— Begin Reading text —

In last year's European election, the Pirate Party of Sweden garnered 7.1% of the vote, enough for one seat under the EU treaty in place at the time (and two seats following an EU reform treaty). But in yesterday's Swedish national election, the IP-skeptical platform saw its support decimated: a dismal 0.7% according to a television station's exit poll.
That's about the level of the party's first-ever participation in 2006. Sweden has a 4% threshold to win any seat in its national parliament, and it appears very unlikely that the Pirate Party will ever surmount it.
Its German sister party achieved 2.0% in last year's German federal election, also far from the relevant threshold (5% in that case). The German chapter has a lot of debate over whether it's too much of a single-issue party and should become more of a general left-wing liberal party.
I'm not at all surprised that the Pirate Party fails to become a real political force. Three years ago, a MySQL executive made me known with Rick Falkvinge, the party's founder, by email, and in the ensuing correspondence I expressed very serious doubt that the Pirate Party was going to replicate in our times the rise of the Greens in the 1980s. I also expressed my concern that the party's approach -- including its provocative name -- might even discredit the cause of reasonable and balanced IP policy.
Nevertheless, I gave the German Pirate Party a signature last year to support their participation in the federal election (though I didn't vote for them in the end because they took an extremely radical anti-security stance shortly before the vote). I kept my fingers crossed for the Swedish Pirate Party in last year's European election. And I liked Christian Engström's clear condemnation of counterfeiting in the European Parliament two weeks ago.
As you can see, this is pretty complicated, so I have to elaborate on my views to be clear.
I believe the Pirate Party owes to its name both the enormous attention it received early on and its apparent inability to evolve into a serious political force.
When the party was founded in support of the Pirate Bay file-sharing platform, that name was its key success factor. The organization obviously never meant to support piracy on high seas, or counterfeiting of physical goods. But the idea of a party expressing (to say the least) a great deal of sympathy for the illegal copying of software (programs, music, movies) was shocking, and a shocking appearance can be a way to get listened to and talked about.
To a lot of grown-ups, this symbolized an unbelievable generational divide: on one side, the law-abiding establishment; on the other, a movement of the Internet generation that appeared to advocate lawlessness by the terabyte.
Not only was the name shocking. It was also cool to be a pirate. It was like a great theme for a costume party. Calling oneself a pirate looked like the ultimate expression of anti-establishment protest, and that resulted in a lot of activism in Sweden and the creation of smaller sister parties in many other countries.
That kind of radically provocative positioning had all the ingredients of a one-hit wonder. Unlike the Greens, whose initial environmentalist focus emphasized a positive notion.
Rick basically argued (as do many other activists) that the word "piracy" was a gross overstatement of the nature of the problem. The party as a whole often tried to portray pirates as freedom fighters, which is a major distortion in my view.

— End Reading text —
— Begin Raw records —

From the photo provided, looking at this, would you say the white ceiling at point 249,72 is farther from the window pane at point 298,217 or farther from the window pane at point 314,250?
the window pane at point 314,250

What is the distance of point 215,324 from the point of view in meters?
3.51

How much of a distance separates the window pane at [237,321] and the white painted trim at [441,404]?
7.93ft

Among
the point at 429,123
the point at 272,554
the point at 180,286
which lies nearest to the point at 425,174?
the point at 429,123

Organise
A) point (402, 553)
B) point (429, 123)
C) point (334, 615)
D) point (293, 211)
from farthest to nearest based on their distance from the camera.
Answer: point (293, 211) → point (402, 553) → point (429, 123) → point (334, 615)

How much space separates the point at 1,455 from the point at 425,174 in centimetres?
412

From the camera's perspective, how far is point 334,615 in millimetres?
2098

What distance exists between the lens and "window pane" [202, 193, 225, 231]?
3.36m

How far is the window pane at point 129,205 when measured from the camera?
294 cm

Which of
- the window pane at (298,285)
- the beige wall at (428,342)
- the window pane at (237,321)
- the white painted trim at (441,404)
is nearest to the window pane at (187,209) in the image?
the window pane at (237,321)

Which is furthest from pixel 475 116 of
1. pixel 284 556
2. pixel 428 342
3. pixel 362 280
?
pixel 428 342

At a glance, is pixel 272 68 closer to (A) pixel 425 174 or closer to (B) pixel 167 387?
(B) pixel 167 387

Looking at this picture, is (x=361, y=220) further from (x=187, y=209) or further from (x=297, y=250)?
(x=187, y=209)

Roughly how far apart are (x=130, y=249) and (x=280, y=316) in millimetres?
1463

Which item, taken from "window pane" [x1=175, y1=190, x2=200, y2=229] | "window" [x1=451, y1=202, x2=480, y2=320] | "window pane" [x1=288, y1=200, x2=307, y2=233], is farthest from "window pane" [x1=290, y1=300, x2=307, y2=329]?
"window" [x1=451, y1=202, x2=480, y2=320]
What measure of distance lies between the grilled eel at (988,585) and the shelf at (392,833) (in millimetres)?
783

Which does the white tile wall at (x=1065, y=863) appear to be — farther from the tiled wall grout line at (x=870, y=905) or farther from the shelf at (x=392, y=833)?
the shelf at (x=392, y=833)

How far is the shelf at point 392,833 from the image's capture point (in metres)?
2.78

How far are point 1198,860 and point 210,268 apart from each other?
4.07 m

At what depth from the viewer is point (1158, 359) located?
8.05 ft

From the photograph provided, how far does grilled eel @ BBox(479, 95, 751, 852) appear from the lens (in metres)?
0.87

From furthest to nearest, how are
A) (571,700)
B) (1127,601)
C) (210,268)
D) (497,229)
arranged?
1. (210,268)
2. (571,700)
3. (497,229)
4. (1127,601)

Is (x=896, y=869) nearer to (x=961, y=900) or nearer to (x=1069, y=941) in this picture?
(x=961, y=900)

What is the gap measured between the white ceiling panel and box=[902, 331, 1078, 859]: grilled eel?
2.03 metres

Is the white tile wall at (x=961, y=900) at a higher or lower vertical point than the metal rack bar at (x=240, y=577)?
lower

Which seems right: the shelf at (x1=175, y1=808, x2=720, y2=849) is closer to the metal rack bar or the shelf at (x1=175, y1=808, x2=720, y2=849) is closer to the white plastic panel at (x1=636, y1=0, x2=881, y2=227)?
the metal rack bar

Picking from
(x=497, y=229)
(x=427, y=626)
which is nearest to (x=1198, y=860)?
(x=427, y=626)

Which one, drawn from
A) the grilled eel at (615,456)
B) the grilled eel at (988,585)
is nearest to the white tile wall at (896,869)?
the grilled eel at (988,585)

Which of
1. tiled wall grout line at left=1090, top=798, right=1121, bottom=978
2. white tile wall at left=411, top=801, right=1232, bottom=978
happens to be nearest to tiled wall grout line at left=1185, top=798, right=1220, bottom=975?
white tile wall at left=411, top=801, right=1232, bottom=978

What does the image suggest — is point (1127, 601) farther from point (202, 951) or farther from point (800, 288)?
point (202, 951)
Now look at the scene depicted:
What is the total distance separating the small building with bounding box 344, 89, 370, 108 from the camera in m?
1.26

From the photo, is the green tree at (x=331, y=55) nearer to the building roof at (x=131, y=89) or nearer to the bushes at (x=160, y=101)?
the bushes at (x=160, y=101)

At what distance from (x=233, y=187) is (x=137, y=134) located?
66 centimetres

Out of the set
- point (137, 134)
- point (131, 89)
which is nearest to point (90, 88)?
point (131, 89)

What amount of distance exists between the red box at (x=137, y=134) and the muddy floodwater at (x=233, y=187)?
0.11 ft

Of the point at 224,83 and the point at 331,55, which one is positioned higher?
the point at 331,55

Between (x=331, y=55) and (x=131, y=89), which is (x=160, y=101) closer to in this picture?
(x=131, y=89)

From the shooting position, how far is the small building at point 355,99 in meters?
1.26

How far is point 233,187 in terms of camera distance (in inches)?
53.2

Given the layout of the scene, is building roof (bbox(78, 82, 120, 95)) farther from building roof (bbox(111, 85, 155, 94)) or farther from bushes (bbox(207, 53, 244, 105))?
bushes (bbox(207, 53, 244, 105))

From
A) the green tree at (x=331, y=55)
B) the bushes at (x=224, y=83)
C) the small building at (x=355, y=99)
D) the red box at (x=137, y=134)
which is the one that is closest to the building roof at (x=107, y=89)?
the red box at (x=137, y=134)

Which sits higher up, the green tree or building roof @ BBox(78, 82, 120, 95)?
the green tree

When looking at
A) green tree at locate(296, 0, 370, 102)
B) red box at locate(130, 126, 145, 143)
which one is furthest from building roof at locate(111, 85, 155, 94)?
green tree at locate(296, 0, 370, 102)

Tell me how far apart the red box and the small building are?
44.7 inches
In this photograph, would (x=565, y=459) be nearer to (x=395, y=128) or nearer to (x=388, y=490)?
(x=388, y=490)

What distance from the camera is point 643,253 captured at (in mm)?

— End Raw records —

- **Required actions**
• A. In the Pirate Party text, write out the passage starting with "Not only was" and going on through "many other countries.", but swap "costume party" for "masquerade ball".
• B. According to the Pirate Party text, what share of the vote did a television station's exit poll give the Pirate Party in the Swedish national election?
• C. List every percentage figure that appears in the Pirate Party text.

- **Solutions to the problems**
• A.
Not only was the name shocking. It was also cool to be a pirate. It was like a great theme for a masquerade ball. Calling oneself a pirate looked like the ultimate expression of anti-establishment protest, and that resulted in a lot of activism in Sweden and the creation of smaller sister parties in many other countries.

• B. 0.7%

• C. 7.1%, 0.7%, 4%, 2.0%, 5%